Project 4 Scene Recognition with Bag of Words

Tiny images representation

The "tiny image" feature, inspired by the work of the same name by Torralba, Fergus, and Freeman, is one of the simplest possible image representations. One simply resizes each image to a small, fixed resolution. It works slightly better if the tiny image is made to have zero mean and unit length. This is not a particularly good representation, because it discards all of the high frequency image content and is not especially invariant to spatial or brightness shifts. We will not worry about alignment for this project. We are using tiny images simply as a baseline.

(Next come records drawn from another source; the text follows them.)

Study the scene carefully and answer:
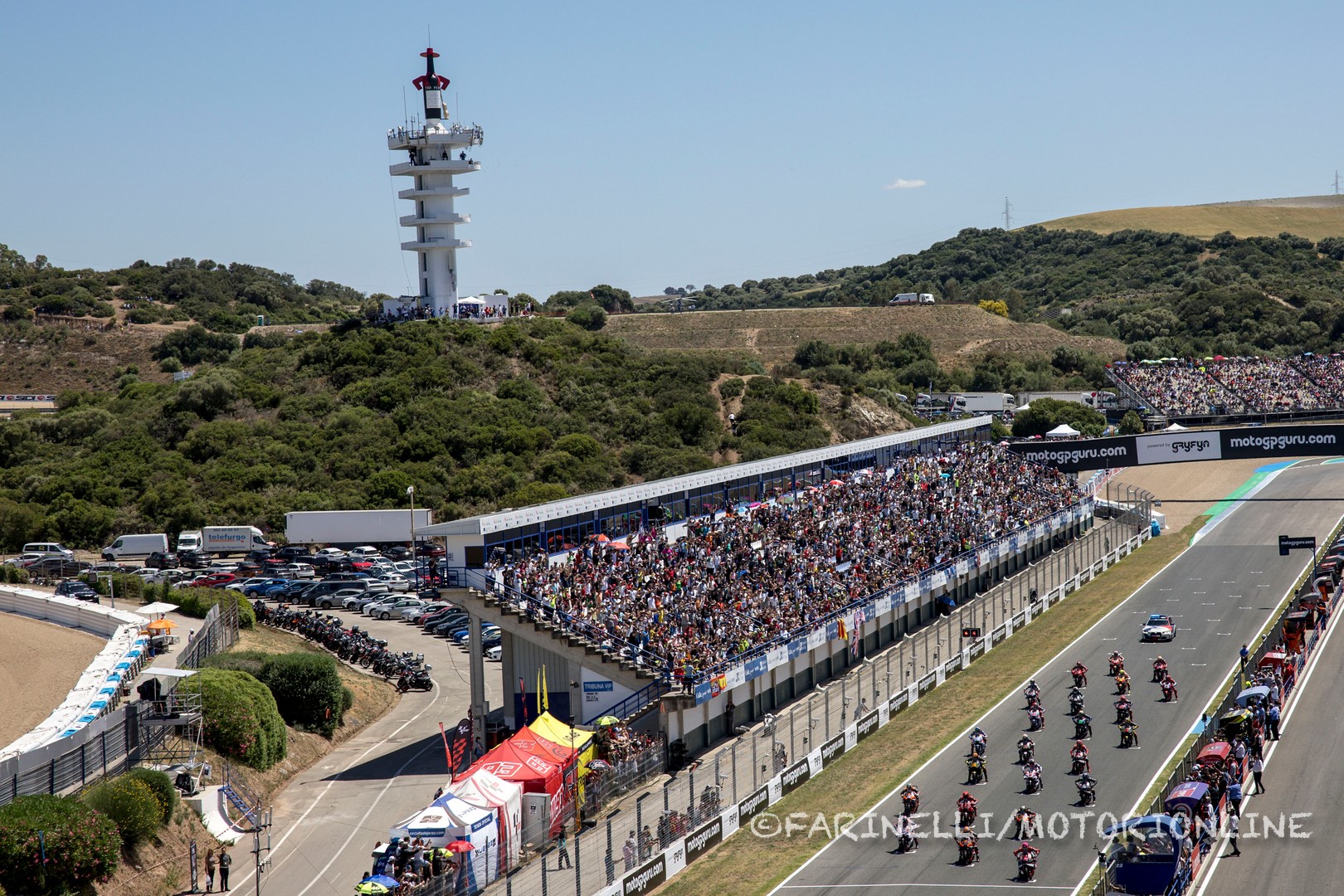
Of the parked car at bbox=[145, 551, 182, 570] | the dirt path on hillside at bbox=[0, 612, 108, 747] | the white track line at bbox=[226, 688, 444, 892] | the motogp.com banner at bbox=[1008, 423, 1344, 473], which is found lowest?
the white track line at bbox=[226, 688, 444, 892]

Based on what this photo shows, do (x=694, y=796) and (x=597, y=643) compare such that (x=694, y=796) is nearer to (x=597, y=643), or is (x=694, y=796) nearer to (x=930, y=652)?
(x=597, y=643)

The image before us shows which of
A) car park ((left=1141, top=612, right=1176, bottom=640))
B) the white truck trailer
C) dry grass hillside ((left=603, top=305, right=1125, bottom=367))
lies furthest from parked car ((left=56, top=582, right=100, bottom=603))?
dry grass hillside ((left=603, top=305, right=1125, bottom=367))

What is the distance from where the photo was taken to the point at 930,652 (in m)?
42.6

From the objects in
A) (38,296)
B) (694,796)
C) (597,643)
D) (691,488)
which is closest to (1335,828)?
(694,796)

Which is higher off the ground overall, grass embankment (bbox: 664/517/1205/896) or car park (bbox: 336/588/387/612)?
car park (bbox: 336/588/387/612)

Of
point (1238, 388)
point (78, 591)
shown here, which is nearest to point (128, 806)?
point (78, 591)

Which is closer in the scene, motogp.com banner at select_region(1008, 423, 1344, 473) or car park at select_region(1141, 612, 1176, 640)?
car park at select_region(1141, 612, 1176, 640)

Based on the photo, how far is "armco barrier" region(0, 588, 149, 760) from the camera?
28.2 metres

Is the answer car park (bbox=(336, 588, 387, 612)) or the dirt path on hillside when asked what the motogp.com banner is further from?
the dirt path on hillside

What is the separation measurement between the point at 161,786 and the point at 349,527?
3867 cm

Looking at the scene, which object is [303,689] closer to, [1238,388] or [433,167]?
[433,167]

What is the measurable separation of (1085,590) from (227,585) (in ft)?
116

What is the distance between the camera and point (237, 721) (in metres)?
32.3

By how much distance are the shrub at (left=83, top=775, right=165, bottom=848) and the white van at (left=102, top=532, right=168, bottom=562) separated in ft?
131
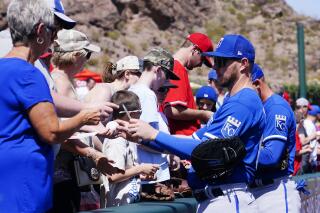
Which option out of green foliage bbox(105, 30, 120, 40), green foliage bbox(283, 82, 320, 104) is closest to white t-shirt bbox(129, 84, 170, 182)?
green foliage bbox(283, 82, 320, 104)

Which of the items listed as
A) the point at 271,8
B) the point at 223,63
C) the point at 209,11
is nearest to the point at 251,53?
the point at 223,63

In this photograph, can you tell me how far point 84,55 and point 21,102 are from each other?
82.9 inches

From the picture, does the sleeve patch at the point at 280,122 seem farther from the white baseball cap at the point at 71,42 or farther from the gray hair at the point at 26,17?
the gray hair at the point at 26,17

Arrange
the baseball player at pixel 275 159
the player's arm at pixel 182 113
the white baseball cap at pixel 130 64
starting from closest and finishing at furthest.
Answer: the baseball player at pixel 275 159
the white baseball cap at pixel 130 64
the player's arm at pixel 182 113

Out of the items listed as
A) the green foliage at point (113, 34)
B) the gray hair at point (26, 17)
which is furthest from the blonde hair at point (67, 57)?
the green foliage at point (113, 34)

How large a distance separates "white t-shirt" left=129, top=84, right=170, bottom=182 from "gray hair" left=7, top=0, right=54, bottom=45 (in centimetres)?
189

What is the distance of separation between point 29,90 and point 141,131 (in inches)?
39.4

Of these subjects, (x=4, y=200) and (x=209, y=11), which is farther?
(x=209, y=11)

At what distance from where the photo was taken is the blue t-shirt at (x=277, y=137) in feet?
21.6

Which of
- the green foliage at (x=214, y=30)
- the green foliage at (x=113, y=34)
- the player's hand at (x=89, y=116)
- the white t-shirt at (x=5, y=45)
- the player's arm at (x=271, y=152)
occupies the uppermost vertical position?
the player's hand at (x=89, y=116)

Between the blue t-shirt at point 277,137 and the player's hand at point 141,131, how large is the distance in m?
1.45

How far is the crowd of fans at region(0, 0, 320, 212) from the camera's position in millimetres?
4449

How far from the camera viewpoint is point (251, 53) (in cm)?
604

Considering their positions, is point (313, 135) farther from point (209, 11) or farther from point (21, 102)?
point (209, 11)
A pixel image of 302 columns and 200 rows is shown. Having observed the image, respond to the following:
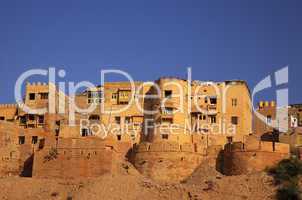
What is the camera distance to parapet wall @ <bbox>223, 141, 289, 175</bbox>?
172 feet

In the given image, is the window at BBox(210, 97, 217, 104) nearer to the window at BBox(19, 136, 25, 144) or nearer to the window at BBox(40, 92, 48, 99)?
the window at BBox(40, 92, 48, 99)

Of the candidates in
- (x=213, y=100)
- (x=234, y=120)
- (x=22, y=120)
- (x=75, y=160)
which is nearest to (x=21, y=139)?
(x=22, y=120)

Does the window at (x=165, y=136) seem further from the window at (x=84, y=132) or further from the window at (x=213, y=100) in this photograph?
the window at (x=213, y=100)

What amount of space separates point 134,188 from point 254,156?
Answer: 8.98 m

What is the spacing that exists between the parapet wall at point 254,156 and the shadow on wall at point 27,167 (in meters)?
13.8

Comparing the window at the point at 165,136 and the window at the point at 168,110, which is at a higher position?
the window at the point at 168,110

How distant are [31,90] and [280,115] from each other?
68.9 feet

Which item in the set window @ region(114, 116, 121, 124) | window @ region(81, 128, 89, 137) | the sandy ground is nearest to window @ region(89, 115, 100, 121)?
window @ region(114, 116, 121, 124)

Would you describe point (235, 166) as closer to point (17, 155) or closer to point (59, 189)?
point (59, 189)

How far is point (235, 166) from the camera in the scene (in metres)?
53.0

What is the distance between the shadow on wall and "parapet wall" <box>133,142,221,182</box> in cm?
738

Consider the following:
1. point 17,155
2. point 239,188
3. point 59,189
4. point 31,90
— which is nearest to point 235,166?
point 239,188

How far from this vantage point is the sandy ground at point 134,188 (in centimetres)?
4828

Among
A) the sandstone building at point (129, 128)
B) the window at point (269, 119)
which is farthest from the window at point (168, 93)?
the window at point (269, 119)
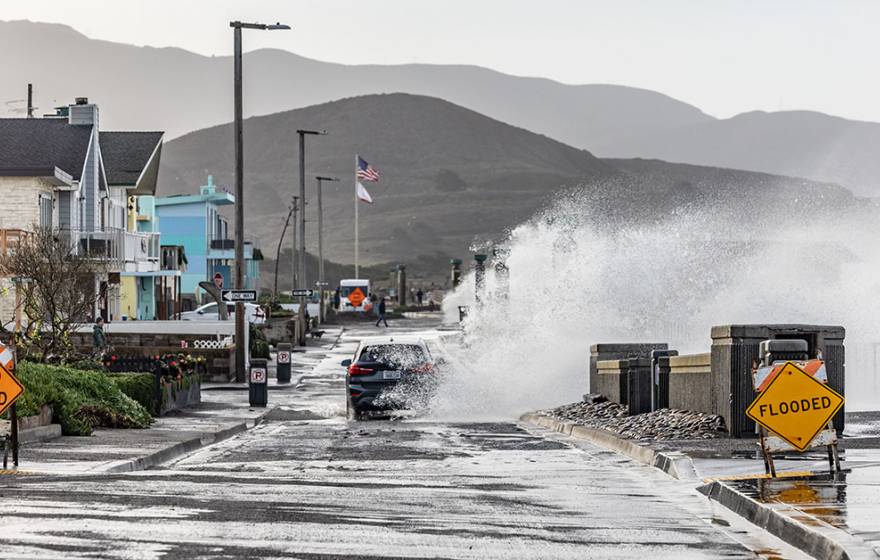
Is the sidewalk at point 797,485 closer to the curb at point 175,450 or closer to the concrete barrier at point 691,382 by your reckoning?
the concrete barrier at point 691,382

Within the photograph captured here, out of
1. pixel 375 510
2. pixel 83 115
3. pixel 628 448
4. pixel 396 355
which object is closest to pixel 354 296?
pixel 83 115

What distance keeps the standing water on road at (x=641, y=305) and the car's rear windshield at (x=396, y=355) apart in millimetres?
866

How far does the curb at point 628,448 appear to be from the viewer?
1845 cm

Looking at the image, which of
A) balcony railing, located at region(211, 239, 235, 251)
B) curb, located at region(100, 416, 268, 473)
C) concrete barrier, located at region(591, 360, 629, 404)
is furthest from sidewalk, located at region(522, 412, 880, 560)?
balcony railing, located at region(211, 239, 235, 251)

To build a tiny image feature, simply resize the original image to a very small square resolution, e.g. 16x16. You can either resize the images to square while ignoring their aspect ratio or you can crop the center square portion out of each image. Making the tiny images zero mean and unit length (normalizing them) will increase performance modestly.


image = imresize(image, [d, d]);
image = reshape(image, [1, d * d]);
image = image - mean(image);
image_normalized = image / norm(image);

Bag of SIFT representation

Because of the alignment problem of tiny images representation, it is time to move on to a more sophisticated image representation -- bags of quantized SIFT features.Before we can represent our training and testing images as bag of feature histograms, we first need to establish a vocabulary of visual words.This vocabulary is formed by sampling many local features from the training set and then clustering them with kmeans.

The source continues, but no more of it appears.